La clave está en que toque todos los problemas de la vida real hoy en el capitalismo. Así pues:

  • Soberanía política: control sobre los asuntos políticos que afecten al pueblo, tal que el pueblo soberano tenga el poder real de decidir qué políticas aplicar, los organismos a constituir, la diplomacia, el método de toma de decisiones, la participación, etc, de modo totalmente independiente de cualquier Estado. Un ejemplo de ello puede ser el establecimiento de una administración basada en la democracia directa y estructurado de abajo a arriba.
  • Soberanía económica: control sobre la economía del territorio, tal que el pueblo soberano decida sobre qué, cómo y para qué producir, a la vez que no dependa de las exportaciones e importaciones. Esto no quiere decir una autarquía, sino que el modelo económico esté sustentado localmente. Para ello, también implica que los medios de producción pasen a manos de quienes trabajen en ello, logrando una economía socialista de planificación descentralizada. Aquí tocaríamos temas importantes como trabajo, vivienda, modelo productivo, importaciones/exportaciones, …
  • Soberanía socio-cultural: capacidad para mantener y expresar toda la diversidad cultural del pueblo soberano, en la cual, dicha sociedad sea un «mundo donde quepan muchos mundos». En nuestro caso sería pues defender y aplicar los valores de la solidaridad, el apoyo mutuo, el feminismo, el internacionalismo, etc.. Aquí se podría tocar cuestiones como la religión, las tradiciones, culturas de otros pueblos, …

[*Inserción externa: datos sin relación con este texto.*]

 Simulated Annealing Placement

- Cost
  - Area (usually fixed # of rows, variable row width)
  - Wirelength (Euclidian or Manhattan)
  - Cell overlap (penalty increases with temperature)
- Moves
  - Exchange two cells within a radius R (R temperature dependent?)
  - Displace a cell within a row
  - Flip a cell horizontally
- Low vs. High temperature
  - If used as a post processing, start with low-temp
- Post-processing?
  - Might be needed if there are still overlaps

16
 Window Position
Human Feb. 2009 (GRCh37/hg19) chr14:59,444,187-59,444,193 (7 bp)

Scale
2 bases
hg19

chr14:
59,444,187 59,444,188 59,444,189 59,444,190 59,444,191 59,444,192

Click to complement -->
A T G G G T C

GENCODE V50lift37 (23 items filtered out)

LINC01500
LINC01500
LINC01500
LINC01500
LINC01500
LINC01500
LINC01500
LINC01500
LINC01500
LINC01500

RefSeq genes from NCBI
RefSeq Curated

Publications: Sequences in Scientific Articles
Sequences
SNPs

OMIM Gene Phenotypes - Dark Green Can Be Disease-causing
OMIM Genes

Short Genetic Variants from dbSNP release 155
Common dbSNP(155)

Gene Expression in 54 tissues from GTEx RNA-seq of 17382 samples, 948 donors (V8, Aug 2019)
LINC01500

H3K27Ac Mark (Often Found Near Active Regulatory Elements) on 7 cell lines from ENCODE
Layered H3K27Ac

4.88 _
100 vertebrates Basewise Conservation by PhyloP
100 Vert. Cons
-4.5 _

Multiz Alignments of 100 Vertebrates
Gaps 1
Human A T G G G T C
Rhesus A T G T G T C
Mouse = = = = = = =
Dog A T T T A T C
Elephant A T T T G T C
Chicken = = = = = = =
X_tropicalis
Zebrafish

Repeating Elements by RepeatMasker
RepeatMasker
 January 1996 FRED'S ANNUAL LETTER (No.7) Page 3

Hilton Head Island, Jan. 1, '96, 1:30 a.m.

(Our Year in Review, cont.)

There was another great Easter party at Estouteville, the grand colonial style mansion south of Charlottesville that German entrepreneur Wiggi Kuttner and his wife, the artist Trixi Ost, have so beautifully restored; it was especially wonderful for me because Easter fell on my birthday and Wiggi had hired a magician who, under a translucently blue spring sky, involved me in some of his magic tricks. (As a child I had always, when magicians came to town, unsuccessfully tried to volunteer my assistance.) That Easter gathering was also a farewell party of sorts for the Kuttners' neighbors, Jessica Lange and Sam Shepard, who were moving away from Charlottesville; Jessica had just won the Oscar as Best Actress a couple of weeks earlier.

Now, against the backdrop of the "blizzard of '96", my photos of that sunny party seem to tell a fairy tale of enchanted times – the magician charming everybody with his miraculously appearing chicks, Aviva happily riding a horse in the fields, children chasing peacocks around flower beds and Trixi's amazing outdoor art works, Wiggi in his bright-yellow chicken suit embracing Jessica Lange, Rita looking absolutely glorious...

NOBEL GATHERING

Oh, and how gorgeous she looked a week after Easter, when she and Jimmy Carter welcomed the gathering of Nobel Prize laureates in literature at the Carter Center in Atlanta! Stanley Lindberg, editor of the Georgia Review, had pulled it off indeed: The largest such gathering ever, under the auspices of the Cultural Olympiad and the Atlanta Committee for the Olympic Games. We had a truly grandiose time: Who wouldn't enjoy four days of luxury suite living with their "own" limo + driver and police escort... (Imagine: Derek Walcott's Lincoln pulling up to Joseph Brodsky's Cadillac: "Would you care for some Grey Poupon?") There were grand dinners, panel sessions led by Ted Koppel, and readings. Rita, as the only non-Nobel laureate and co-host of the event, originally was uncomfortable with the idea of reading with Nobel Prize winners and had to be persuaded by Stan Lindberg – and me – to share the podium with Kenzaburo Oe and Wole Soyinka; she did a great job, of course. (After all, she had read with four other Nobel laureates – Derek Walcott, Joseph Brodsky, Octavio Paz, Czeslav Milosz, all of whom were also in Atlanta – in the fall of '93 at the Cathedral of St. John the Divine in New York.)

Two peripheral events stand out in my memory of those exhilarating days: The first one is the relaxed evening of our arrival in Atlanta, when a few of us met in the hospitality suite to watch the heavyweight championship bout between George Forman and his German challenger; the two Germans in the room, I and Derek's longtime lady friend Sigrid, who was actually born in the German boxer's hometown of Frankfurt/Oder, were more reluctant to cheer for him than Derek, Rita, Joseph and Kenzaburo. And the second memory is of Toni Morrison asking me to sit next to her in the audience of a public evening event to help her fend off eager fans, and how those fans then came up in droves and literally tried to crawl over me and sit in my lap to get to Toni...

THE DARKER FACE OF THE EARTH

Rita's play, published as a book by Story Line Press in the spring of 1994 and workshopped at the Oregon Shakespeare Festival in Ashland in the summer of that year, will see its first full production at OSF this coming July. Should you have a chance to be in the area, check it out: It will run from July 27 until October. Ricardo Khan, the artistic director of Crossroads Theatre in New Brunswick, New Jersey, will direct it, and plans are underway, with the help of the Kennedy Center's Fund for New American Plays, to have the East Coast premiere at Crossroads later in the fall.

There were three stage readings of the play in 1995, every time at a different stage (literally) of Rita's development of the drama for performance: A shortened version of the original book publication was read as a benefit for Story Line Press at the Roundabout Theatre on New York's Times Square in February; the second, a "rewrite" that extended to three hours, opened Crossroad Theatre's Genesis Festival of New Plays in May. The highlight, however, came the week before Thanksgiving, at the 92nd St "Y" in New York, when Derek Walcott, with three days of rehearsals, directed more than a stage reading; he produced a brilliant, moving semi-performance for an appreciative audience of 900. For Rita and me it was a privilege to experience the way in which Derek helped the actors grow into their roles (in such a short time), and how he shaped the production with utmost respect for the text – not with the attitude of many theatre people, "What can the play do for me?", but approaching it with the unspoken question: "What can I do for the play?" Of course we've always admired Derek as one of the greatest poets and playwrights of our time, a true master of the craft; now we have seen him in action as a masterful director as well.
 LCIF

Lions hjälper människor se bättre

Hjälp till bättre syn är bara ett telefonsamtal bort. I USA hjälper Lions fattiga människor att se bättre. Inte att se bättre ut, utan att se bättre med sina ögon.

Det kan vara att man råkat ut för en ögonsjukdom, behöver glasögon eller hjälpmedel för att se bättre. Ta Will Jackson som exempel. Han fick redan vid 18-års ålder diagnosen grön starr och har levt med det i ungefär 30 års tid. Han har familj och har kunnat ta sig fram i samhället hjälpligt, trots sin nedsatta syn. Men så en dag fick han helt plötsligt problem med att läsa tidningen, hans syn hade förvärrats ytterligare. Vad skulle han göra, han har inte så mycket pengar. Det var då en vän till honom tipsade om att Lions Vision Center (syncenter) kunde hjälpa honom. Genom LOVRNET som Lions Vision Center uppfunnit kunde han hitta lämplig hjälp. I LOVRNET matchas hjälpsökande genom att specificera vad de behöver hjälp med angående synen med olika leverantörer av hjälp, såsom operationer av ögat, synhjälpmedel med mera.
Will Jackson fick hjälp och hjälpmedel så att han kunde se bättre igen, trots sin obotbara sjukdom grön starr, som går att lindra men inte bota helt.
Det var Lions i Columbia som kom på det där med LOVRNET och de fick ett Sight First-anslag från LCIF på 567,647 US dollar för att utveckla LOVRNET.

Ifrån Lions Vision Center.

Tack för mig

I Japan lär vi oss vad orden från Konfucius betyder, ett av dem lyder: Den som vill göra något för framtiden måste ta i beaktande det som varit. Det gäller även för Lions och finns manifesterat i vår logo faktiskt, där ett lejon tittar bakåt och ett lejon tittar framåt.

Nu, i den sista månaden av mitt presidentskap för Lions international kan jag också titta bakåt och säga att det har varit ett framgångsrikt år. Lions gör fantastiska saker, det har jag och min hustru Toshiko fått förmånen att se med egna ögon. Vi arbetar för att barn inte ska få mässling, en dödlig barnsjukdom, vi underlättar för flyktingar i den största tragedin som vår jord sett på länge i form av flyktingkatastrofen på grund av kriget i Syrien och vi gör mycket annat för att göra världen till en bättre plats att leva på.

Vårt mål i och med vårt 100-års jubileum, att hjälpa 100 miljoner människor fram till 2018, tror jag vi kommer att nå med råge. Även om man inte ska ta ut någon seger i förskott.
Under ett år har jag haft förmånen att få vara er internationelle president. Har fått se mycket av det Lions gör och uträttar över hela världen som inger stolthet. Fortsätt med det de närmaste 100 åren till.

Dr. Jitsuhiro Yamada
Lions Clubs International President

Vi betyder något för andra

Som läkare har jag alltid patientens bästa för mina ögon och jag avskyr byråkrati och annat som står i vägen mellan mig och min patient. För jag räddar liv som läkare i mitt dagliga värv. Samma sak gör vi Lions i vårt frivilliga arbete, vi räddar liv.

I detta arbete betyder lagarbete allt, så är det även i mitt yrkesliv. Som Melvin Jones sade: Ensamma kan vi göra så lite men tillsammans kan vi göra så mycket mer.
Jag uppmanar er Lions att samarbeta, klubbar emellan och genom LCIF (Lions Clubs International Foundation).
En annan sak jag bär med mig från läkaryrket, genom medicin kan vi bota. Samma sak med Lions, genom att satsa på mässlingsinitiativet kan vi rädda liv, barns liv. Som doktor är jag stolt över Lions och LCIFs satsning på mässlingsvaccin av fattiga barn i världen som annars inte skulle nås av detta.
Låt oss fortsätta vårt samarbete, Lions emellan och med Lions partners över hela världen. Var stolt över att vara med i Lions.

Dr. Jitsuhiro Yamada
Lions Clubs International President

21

Lo anteriormente mencionado incluirá implícitamente lo siguiente:

  • Soberanía nacional: puede que a priori suene mal por estos lares, pero se trata más bien de la cuestión territorial donde el pueblo ejerza su soberanía, lo que en este caso se traduciría en la capacidad del pueblo para ejercer los tres tipos de soberanía mencionadas anteriormente. Además del control territorial, también habrá de tenerse en cuenta la cuestión del medio ambiente y la ecología, que entrará en lo que es la ordenación del territorio.
  • Soberanía energética: capacidad del pueblo a producir su propia energía sin tener que importarla o depender de ello.
  • Soberanía alimentaria: capacidad del pueblo para cultivar sus alimentos, producir lo suficiente para la población y decidir sobre qué producir, cómo distribuirlos, el modelo de consumo, y el control sanitario sobre los mismos.
  • Soberanía individual: no menos importante, cada individuo de la nueva sociedad será libre y podrá desarrollar todas sus capacidades como persona.

En definitiva, la soberanía popular sería una cuestión a tener en cuenta a la hora de construir poder popular y durante este nuevo ciclo de luchas que deberíamos abrir por responsabilidad política, ya que sabemos que se ha cerrado el ciclo electoral y tenemos que salir con proyectos políticos que ilusionen a la clase trabajadora, no con cantos de sirena como el «asalto institucional», sino en la conquista de la soberanía y en la lucha del día a día: sindicalismo de clase (el cual se englobarían desde los sectores más precarios como las Kellys y los manteros, hasta el sindicalismo social de los barrios, el del sector servicios y nuevas tecnologías, etc), la vivienda y contra la gentrificación, las remunicipalizaciones, la amnistía social, etc… Y, como he dicho al principio, sería interesante llevar este tema a los movimientos sociales, hablando de soberanía no en el sentido de reforzar el Estado burgués, sino en la construcción del poder popular y un nuevo modelo de sociedad como salida anticrisis y anticapitalista.